_REQUIRED WORK:_ Copy the rows word for word, from the line with "Roughly how far is [280,155] from [336,28]?" through the last row. Leave out the pictures.

_INPUT ROWS:_
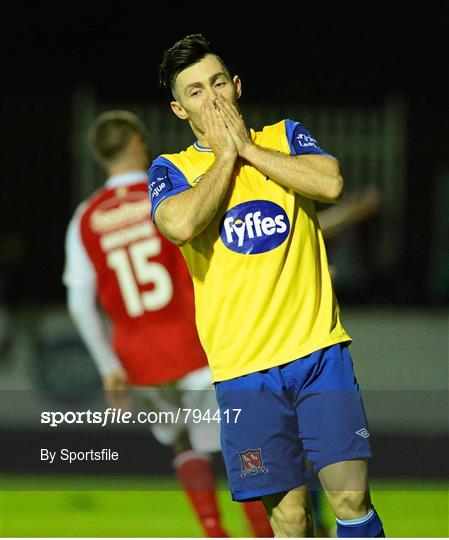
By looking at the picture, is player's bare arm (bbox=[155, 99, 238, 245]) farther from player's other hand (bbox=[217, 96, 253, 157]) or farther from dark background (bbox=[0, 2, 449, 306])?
dark background (bbox=[0, 2, 449, 306])

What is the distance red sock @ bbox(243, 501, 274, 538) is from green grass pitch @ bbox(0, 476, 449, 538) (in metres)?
0.44

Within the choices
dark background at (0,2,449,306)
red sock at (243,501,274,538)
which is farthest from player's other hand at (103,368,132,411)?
dark background at (0,2,449,306)

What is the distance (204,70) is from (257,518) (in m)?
2.02

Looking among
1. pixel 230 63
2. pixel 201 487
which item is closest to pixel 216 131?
pixel 201 487

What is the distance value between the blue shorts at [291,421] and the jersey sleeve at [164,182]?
0.65 meters

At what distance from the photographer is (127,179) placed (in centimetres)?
600

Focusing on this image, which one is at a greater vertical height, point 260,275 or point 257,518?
point 260,275

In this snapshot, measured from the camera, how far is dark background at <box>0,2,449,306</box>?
1590cm

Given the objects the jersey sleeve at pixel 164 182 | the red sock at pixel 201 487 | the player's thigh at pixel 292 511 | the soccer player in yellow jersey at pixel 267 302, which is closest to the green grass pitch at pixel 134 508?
the red sock at pixel 201 487

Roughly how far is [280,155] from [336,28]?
12.2m

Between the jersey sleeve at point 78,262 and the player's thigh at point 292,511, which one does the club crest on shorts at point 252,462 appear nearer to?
the player's thigh at point 292,511

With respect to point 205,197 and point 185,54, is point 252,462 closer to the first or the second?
point 205,197

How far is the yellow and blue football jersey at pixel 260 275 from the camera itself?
14.0ft

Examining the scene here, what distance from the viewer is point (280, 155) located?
167 inches
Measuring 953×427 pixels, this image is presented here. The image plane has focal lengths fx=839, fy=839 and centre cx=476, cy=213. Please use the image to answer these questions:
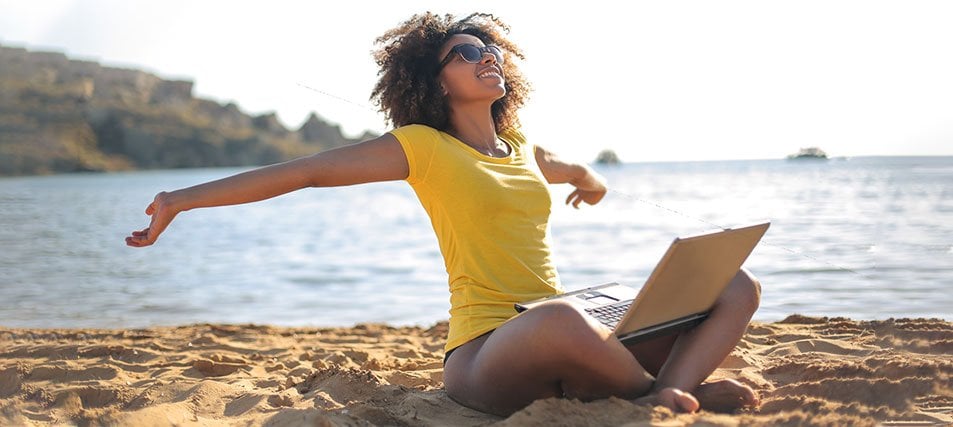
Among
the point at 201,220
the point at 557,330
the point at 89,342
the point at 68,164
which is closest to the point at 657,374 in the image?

_TASK RESULT:_
Roughly how far is [280,155] from [336,28]?
12.2m

Between the jersey sleeve at point 78,262 and the player's thigh at point 292,511, which one does the club crest on shorts at point 252,462 appear nearer to?
the player's thigh at point 292,511

With respect to point 205,197 and point 185,54, is point 252,462 closer to the first or the second?
point 205,197

How far is the yellow and blue football jersey at pixel 260 275 from the camera itself?
14.0ft

Examining the scene here, what distance from the viewer is point (280, 155) located?
167 inches
Measuring 953×427 pixels, this image is presented here. The image plane has focal lengths fx=839, fy=839 and centre cx=476, cy=213. Please use the image to answer these questions:
Among
the point at 201,220
the point at 557,330
the point at 89,342
the point at 68,164
which is closest to the point at 657,374 in the image?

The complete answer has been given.